Copy the material from the line containing "Within the set" through the end of the material, swapping every "nearest" for "closest" and changing nothing else.

# Input
::::
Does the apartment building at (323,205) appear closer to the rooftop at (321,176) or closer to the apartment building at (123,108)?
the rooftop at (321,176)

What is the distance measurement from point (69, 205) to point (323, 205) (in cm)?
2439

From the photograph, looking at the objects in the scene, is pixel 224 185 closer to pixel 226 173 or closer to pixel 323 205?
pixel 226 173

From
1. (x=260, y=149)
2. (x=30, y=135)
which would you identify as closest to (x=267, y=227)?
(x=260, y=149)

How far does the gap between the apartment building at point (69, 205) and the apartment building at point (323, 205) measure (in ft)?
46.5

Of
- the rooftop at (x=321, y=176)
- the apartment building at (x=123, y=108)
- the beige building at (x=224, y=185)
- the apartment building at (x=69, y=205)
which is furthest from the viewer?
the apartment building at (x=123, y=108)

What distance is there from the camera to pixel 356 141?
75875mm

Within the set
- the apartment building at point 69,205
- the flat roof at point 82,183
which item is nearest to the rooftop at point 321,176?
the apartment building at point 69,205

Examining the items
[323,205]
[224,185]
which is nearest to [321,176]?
::::
# The completed task
Within the set
- the apartment building at point 69,205
- the flat roof at point 82,183
which item is closest to the rooftop at point 321,176?
the apartment building at point 69,205

Examining the items
[323,205]
[224,185]
which is closest to [321,176]?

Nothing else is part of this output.